■ Obiettivo: Trascriva dal brano sull'intelligenza artificiale e il lavoro il tratto che comincia con "Con l’invasione delle" e prosegue fino a "delle Big Tech.".

Con l’invasione delle AI, l’umanità rimarrà disoccupata?
In un futuro non troppo lontano, le AI prenderanno il posto degli esseri umani in tutti i lavori, che siano manuali, creativi o di relazione.
I soli mestieri che rimarranno immuni da tutto ciò saranno quelli che, per cultura, non vorremo delegare alle macchine, come ad esempio l’insegnamento scolastico o la cura degli anziani. Per cultura, badate bene, non perché i software non saranno in grado di rimpiazzarci anche in quei settori. Da questo scenario deriveranno molte conseguenze: come gestiremo un’umanità senza lavoro? Bisognerà pensare a come distribuire il reddito, come crearsi uno scopo e come arginare il super potere delle Big Tech.
I limiti intrinseci di “Un mondo senza lavoro”
Prima di attirarmi le antipatie di chi legge, dico subito che queste teorie non sono mie, ma di Daniel Susskind, autore di Un mondo senza lavoro. Un saggio avvincente e ricco di materiale su cui riflettere.

■ Dati forniti:
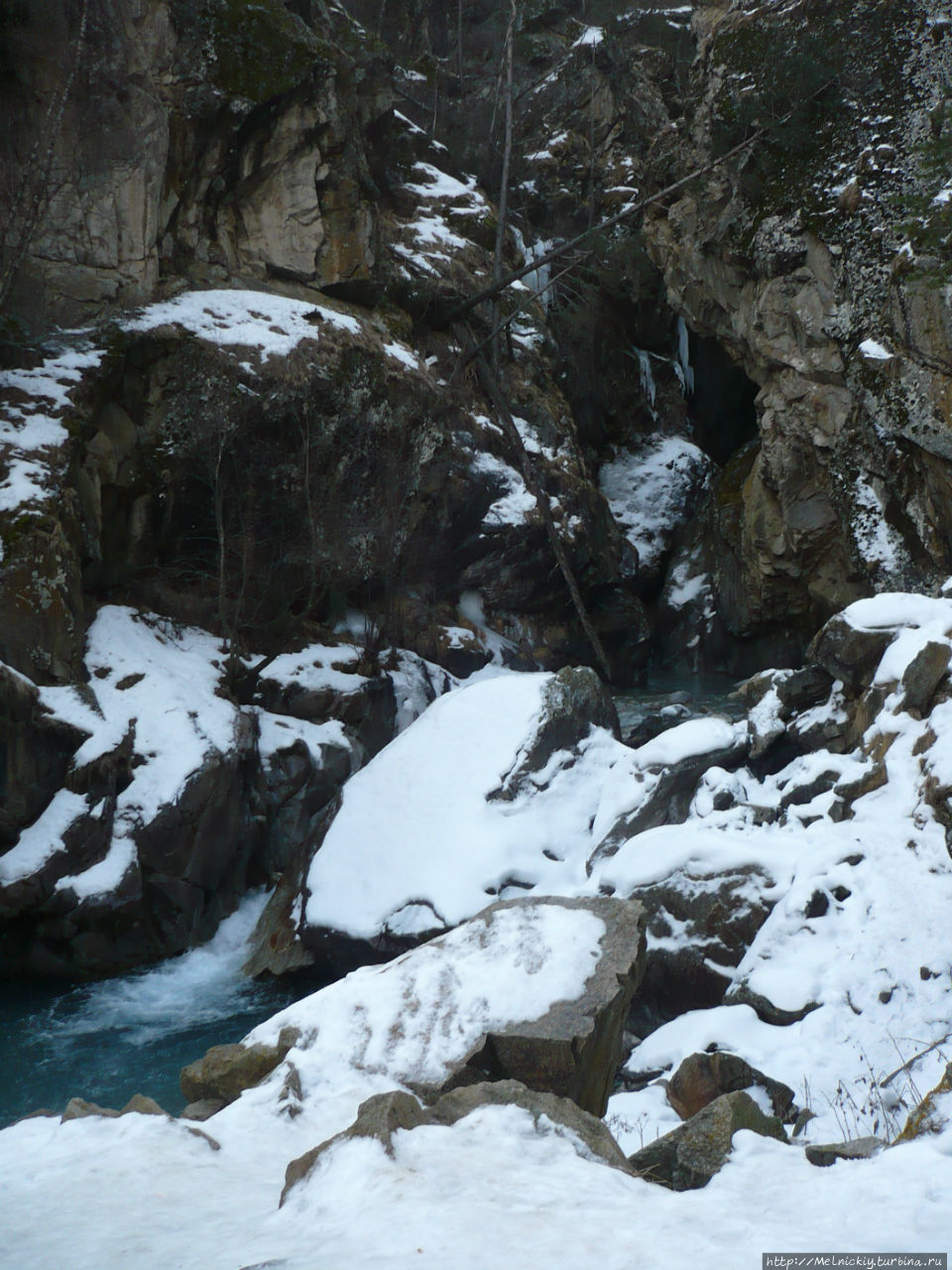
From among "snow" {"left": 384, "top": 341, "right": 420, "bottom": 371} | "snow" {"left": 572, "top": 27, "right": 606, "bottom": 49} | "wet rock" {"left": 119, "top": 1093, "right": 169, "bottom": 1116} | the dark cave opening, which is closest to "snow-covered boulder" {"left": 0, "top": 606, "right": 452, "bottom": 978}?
"wet rock" {"left": 119, "top": 1093, "right": 169, "bottom": 1116}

■ Risposta:
Con l’invasione delle AI, l’umanità rimarrà disoccupata?
In un futuro non troppo lontano, le AI prenderanno il posto degli esseri umani in tutti i lavori, che siano manuali, creativi o di relazione.
I soli mestieri che rimarranno immuni da tutto ciò saranno quelli che, per cultura, non vorremo delegare alle macchine, come ad esempio l’insegnamento scolastico o la cura degli anziani. Per cultura, badate bene, non perché i software non saranno in grado di rimpiazzarci anche in quei settori. Da questo scenario deriveranno molte conseguenze: come gestiremo un’umanità senza lavoro? Bisognerà pensare a come distribuire il reddito, come crearsi uno scopo e come arginare il super potere delle Big Tech.